Il n’y a pas moyen d’apaiser ou de minimiser ce genre de méchanceté jubilatoire. On ne peut pas la rejeter comme non idéologique ou dépourvue de stratégie, et donc gérable. La cruauté et la violence débridées que Trump déclenche et permet, tant au pays qu’à l’étranger, s’appuient sur tout ce qui les a précédées. Elles doivent être affrontées avec force et urgence — ou elles consumeront tout. Comme le dit Patrick Bateman dans American Psycho : « Ma douleur est constante et aiguë, et je n’espère pas un monde meilleur pour quiconque. En fait, je veux que ma douleur soit infligée aux autres. Je ne veux que personne n’y échappe. »

Foire Aux Questions
Questions de niveau débutant

Q1 : Que signifie dire qu’une présidence incarne le mal ?
R1 : C’est un jugement moral fort suggérant que les politiques, la rhétorique et les actions de l’administration sont perçues non seulement comme mauvaises ou erronées, mais comme représentant fondamentalement la cruauté, la corruption et un mépris des normes démocratiques et de la dignité humaine.

Q2 : Pourquoi certaines personnes qualifient-elles la présidence de Trump d’absurde ?
R2 : Les critiques pointent une communication non conventionnelle, des affirmations fausses ou exagérées et des moments ayant rompu avec la décence présidentielle traditionnelle, qu’ils ont perçus comme chaotiques et sapant le sérieux de la fonction.

Q3 : Qu’est-ce qui était effrayant dans sa présidence ?
R3 : Beaucoup ont trouvé que les attaques contre les institutions, l’encouragement à la violence politique, la gestion de la pandémie de COVID-19 et les tentatives d’inverser les résultats de l’élection de 2020 constituaient des menaces profondément alarmantes pour la démocratie et la sécurité publique.

Q4 : Pouvez-vous donner un exemple de ce que les critiques appellent des politiques cruelles ?
R4 : Un exemple fréquemment cité est la politique de tolérance zéro qui a conduit aux séparations familiales à la frontière américano-mexicaine, où des milliers d’enfants ont été séparés de leurs parents.

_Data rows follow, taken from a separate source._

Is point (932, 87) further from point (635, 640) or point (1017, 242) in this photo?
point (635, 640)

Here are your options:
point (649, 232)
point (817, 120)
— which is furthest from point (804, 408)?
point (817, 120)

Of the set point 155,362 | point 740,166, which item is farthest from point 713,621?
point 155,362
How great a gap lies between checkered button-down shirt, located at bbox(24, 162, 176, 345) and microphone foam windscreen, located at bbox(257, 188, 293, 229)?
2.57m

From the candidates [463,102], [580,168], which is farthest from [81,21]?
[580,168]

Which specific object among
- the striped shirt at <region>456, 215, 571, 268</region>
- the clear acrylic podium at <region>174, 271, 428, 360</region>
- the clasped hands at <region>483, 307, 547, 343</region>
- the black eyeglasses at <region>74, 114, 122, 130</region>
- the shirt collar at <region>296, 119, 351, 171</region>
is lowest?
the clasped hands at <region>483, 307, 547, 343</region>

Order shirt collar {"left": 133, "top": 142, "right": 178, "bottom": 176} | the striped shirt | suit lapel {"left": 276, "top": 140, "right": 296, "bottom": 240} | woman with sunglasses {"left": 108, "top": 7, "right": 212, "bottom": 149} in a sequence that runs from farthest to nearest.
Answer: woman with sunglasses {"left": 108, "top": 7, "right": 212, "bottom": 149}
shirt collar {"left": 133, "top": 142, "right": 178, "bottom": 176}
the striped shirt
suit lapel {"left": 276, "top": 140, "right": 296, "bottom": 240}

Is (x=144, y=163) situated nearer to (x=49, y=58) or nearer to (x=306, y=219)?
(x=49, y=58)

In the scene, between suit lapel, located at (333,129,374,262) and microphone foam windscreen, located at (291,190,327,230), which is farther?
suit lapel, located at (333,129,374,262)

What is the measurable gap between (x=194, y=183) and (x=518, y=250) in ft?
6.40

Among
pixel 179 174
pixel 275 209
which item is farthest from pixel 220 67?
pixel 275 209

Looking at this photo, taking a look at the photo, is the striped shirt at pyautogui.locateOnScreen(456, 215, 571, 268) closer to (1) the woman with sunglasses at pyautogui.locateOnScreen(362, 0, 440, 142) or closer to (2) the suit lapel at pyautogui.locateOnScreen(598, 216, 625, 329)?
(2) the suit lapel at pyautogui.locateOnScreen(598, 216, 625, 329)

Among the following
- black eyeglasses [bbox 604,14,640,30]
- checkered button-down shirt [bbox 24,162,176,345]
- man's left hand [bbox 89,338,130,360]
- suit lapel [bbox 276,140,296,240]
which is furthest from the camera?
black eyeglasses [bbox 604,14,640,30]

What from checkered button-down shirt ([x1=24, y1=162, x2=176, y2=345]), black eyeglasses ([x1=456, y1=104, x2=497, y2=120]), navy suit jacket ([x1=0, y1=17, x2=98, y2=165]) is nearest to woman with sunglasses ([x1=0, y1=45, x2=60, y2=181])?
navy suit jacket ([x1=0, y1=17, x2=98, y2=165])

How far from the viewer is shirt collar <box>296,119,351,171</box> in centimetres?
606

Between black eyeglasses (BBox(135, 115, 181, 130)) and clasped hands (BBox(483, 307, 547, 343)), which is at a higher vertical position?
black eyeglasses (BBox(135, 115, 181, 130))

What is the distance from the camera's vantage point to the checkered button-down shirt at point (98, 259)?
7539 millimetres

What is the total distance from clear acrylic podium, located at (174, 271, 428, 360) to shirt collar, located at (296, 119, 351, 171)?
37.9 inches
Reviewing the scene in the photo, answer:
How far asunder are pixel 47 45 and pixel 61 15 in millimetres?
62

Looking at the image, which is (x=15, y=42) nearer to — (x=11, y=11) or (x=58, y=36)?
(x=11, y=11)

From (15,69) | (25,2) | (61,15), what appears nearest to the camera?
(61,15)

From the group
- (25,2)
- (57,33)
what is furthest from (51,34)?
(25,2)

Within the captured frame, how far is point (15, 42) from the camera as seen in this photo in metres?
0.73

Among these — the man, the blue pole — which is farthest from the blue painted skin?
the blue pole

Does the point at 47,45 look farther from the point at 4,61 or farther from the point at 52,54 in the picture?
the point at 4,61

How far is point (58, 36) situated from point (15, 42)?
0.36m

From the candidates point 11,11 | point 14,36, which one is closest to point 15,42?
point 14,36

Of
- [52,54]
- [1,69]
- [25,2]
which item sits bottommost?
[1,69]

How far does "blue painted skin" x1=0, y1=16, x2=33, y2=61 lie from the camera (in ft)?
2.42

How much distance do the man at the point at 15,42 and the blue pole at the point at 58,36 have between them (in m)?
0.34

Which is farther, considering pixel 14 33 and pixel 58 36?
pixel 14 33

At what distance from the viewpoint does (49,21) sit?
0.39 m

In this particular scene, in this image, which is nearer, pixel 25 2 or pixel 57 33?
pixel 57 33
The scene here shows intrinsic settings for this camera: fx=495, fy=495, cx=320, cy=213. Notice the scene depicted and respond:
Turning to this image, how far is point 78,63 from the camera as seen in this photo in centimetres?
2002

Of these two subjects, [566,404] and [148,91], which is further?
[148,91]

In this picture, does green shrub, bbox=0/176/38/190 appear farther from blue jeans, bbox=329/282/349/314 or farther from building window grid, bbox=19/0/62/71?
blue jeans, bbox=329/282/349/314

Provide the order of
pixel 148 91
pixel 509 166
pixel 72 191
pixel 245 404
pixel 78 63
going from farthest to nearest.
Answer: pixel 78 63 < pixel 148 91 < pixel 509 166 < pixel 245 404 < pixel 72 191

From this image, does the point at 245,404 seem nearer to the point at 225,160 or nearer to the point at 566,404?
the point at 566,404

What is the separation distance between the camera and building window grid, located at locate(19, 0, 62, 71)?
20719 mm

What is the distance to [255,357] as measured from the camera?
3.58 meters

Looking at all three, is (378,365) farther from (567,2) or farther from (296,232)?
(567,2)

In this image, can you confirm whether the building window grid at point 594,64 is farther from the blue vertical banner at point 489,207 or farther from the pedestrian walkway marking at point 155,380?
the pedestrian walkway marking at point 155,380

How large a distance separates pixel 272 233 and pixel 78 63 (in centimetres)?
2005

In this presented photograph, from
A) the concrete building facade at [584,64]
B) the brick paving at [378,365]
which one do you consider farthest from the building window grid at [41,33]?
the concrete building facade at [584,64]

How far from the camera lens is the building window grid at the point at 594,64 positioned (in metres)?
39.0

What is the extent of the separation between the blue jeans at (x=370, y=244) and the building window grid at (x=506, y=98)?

Questions avancées et nuancées

Q5 : Qualifier une présidence de mal n’est-il pas simplement une rhétorique partisane ? En quoi est-ce différent d’une critique politique standard ?
R5 : Les partisans de cette vision soutiennent qu’elle va au-delà d’un simple désaccord politique. Ils se basent sur un schéma qu’ils jugent unique : l’attisement intentionnel des divisions sociales, l’encouragement présumé à la violence, l’enrichissement personnel et la transgression des normes, qu’ils estiment avoir ciblé des groupes vulnérables et érodé la confiance en la vérité elle-même.

Q6 : Les partisans de Trump voyaient-ils sa présidence ainsi ? Pourquoi ou pourquoi pas ?
R6 : Généralement non. Les partisans voyaient souvent son style comme une perturbation nécessaire d’un « marais » corrompu, sa rhétorique comme le fait de « dire les choses telles qu’elles sont » et ses politiques comme positives et justifiées. Ils considéraient les critiques comme élitistes ou motivées par les médias.

Q7 : Quels sont les principaux arguments historiques ou philosophiques utilisés pour étayer la caractérisation de mal ?
R7 : Les arguments s’appuient souvent sur des comparaisons avec des régimes autoritaires ou totalitaires historiques, en soulignant des thèmes comme le culte de la personnalité, la déshumanisation des adversaires, le mépris des procédures démocratiques et la normalisation de la cruauté. Philosophiquement, cela peut invoquer des concepts comme la banalité du mal (Arendt), où des actes atroces sont commis par des individus ordinaires dans des systèmes corrompus, ou l’idée que le mal peut découler de l’absence de réflexion éthique et de l’égocentrisme extrême, plutôt que d’une idéologie cohérente.